O’Leary’s precision here opens Howe for, hopefully, a new group of readers. She is a poet of misfortune, yet one whose work is “inspired throughout by transcendental love, which comes mysteriously and unconditionally from God.” She’s not a poet of lyrical ramparts like Samperi and Jeffers; her smooth lines “coalesce into aphoristic or even gnomic statements or questions.” In “Plutocracy,” the homeless narrator thinks, “When you eat alone you don’t exist / for anyone but the dish.” There’s a sense of truth in Howe’s despair—the religious poet does not blink in the face of suffering; she documents it, weeps for it.
“Catholicism is queer,” Howe says. “It is malleable and reaches extents of thought and culture that really can’t rest anywhere, in terms of nation or specific culture.” O’Leary demonstrates that Howe’s religious sense is marked by an electric, mystical theology, a veneration of the Eucharist, and a steadfast embrace of Catholic social justice. She is a poet of melancholy, a tradition inherited from the sad lines of Hopkins.

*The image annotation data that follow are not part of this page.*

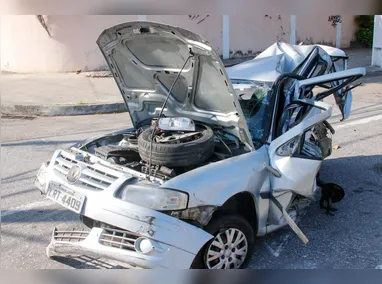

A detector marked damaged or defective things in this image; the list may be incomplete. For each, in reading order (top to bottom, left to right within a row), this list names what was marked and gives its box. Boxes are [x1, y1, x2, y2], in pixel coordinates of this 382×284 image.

wrecked silver car [34, 21, 366, 268]
shattered windshield [231, 79, 274, 146]
damaged front bumper [35, 150, 215, 270]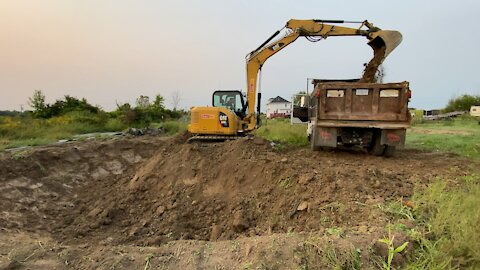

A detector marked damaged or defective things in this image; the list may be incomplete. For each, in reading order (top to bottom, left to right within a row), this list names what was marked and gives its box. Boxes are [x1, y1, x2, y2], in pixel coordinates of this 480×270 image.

rusty truck bed panel [314, 80, 410, 122]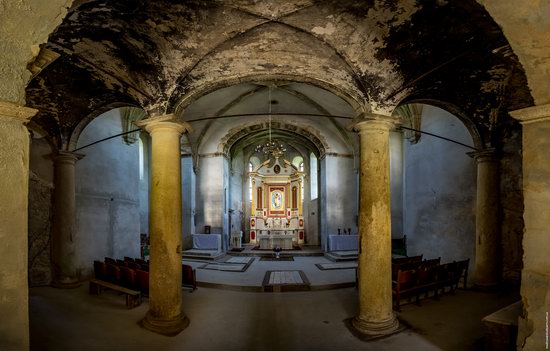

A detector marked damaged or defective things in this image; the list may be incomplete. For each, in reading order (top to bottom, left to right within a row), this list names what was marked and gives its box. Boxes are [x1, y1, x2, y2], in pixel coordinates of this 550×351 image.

peeling plaster wall [28, 136, 55, 288]
peeling plaster wall [74, 110, 140, 278]
peeling plaster wall [404, 106, 476, 270]
peeling plaster wall [516, 121, 550, 351]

O’Leary directs the reader toward “Catholic,” Howe’s long poem-essay. The work is an apologia for poets of faith. In Thick and Dazzling Darkness, O’Leary offers readers a reminder of the complexity of earnest religious poetry. He also offers critics a guidebook on how to examine religious verse: with the respect they should afford earnest subjects. If a poet chooses to believe, let’s hear her song. If we listen to Howe, we might hear this: “Doubt allows God to live.”